Maar inderdaad, als je zijn ideeën aanvaardt, krijg je een spiritueel wereldbeeld dat een alternatief vormt voor een geseculariseerd of materialistisch wereldbeeld."

Hoe dan?
"Volgens Bergson is de ervaringsstroom die door ons heengaat ook de levensstroom van de kosmos: zij vormt de basis van de evolutie en is in alles terug te vinden. Dat doet gnostisch aan. Het verschil is dat Bergson dit op wetenschappelijke gronden zegt te beweren en niet omdat hem een openbaring ten deel is gevallen. Uiteindelijk komt hij uit op een vrij persoonlijk godsbeeld: er is volgens hem een goddelijke energie die liefde is en van mensen vraagt elkaar lief te hebben. Bergson heeft dus een dubbel gezicht: met wetenschappelijke argumenten bouwt hij een wereldbeeld op dat de wetenschap uiteindelijk overschrijdt."

Is dat spirituele wereldbeeld ook iets wat mensen tegenwoordig aanspreekt?
"In de media en de academische wereld wordt spiritualiteit nog altijd gezien als iets voor zwevers. Dat is een reden waarom men Bergson vaak afwijst. Eigenlijk is dat gek, als je bedenkt dat spiritualiteit in de rest van de samenleving juist erg leeft: ongeveer een kwart van de Nederlanders wordt tot de ongebonden spirituelen gerekend. Daarbij vergeleken stelt het aandeel van de atheïsten niet zo veel voor."

Wie was Bergson?
Henri Bergson wordt in 1859 geboren in Parijs.

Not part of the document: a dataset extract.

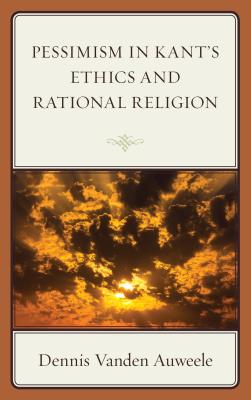 PESSIMISM IN KANT'S ETHICS AND RATIONAL RELIGION

Dennis Vanden Auweele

Zijn eerste boeken 'Essai sur les données immédiates de la conscience' (Tijd en vrije wil), 1889, en 'Matière et mémoire' (Materie en geheugen), 1896, worden pas rond de eeuwwisseling opgemerkt als hij hoogleraar wordt. 'L'évolution créatrice' (De scheppende evolutie), 1907, en 'Les deux sources de la morale et de la religion' (De twee bronnen van moraliteit en religie), 1932, zijn andere belangrijke werken van zijn hand.
Als diplomaat speelt Bergson in de Eerste Wereldoorlog een waarschijnlijk doorslaggevende rol bij de Amerikaanse beslissing om de geallieerden te steunen, waarop de oorlog snel ten einde loopt. Daarna is hij betrokken bij de oprichting van de Volkenbond (de voorloper van de Verenigde Naties). In 1928 wint hij de Nobelprijs voor letterkunde.
In de Tweede Wereldoorlog weigert Bergson, van Joodse afkomst, meerdere aanbiedingen om te vluchten. In plaats daarvan gaat hij in 1941 in kamerjas de straat op en staat urenlang in de kou om de verplichte armband met ster te ontvangen. Hij loopt een longontsteking op en sterft enkele dagen later.